**THE TASK:** Output the items as a Markdown table with the columns "Row" and "Line," one line per row and blank lines omitted. Begin at the line that contains "As pictured, is" and continue through the end of the items.

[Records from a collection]
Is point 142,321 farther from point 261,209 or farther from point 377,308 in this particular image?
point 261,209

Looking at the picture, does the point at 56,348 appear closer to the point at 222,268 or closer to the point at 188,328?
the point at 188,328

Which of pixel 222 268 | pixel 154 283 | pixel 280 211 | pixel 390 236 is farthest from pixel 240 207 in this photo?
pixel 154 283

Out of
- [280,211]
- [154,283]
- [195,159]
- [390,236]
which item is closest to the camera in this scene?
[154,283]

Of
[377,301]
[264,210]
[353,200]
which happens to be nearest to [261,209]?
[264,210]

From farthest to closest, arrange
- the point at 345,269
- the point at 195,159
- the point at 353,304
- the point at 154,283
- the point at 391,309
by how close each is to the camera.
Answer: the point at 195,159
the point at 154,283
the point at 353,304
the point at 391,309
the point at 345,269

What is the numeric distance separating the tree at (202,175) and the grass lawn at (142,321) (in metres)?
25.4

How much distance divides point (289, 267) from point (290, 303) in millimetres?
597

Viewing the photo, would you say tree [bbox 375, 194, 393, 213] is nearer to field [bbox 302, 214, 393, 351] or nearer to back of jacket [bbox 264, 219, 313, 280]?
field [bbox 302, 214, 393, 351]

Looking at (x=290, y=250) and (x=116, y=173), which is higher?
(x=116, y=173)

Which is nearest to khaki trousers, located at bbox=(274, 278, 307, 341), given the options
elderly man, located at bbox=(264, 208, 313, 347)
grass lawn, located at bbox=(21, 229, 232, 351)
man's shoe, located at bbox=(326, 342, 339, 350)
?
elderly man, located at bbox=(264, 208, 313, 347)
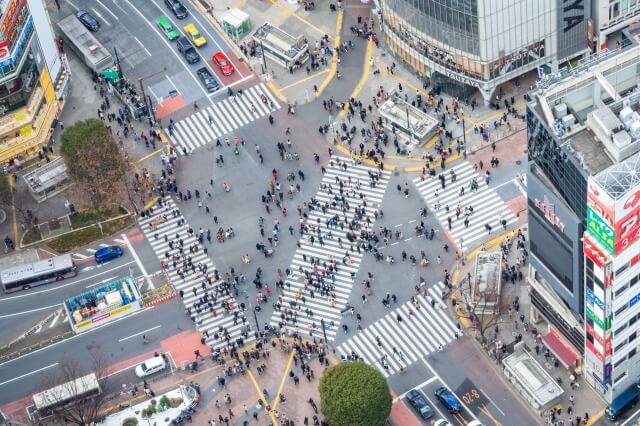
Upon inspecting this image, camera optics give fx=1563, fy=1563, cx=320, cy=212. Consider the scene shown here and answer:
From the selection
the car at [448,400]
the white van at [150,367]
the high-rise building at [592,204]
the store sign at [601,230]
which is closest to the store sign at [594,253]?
the high-rise building at [592,204]

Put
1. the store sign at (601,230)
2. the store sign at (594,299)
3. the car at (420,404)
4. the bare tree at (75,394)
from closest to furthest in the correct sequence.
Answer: the store sign at (601,230), the store sign at (594,299), the car at (420,404), the bare tree at (75,394)

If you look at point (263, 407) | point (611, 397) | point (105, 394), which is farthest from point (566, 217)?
point (105, 394)

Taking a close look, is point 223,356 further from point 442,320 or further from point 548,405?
point 548,405

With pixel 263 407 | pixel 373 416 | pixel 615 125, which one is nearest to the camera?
pixel 615 125

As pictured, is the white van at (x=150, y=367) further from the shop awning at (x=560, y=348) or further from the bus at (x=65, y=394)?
the shop awning at (x=560, y=348)

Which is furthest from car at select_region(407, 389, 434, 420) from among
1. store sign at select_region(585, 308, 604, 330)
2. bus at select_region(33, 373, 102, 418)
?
bus at select_region(33, 373, 102, 418)

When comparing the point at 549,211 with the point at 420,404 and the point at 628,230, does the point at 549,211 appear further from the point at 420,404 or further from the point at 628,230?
the point at 420,404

**WRITTEN SOLUTION:**
| Row | Line |
|---|---|
| 1 | As pictured, is the white van at (x=150, y=367) further from the shop awning at (x=560, y=348) or further from the bus at (x=65, y=394)? |
| 2 | the shop awning at (x=560, y=348) |
| 3 | Which is furthest from car at select_region(407, 389, 434, 420) from among |
| 4 | 1. store sign at select_region(585, 308, 604, 330) |
| 5 | 2. bus at select_region(33, 373, 102, 418) |
| 6 | ? |
| 7 | bus at select_region(33, 373, 102, 418) |
| 8 | When comparing the point at 549,211 with the point at 420,404 and the point at 628,230, does the point at 549,211 appear further from the point at 420,404 or further from the point at 628,230? |
| 9 | the point at 420,404 |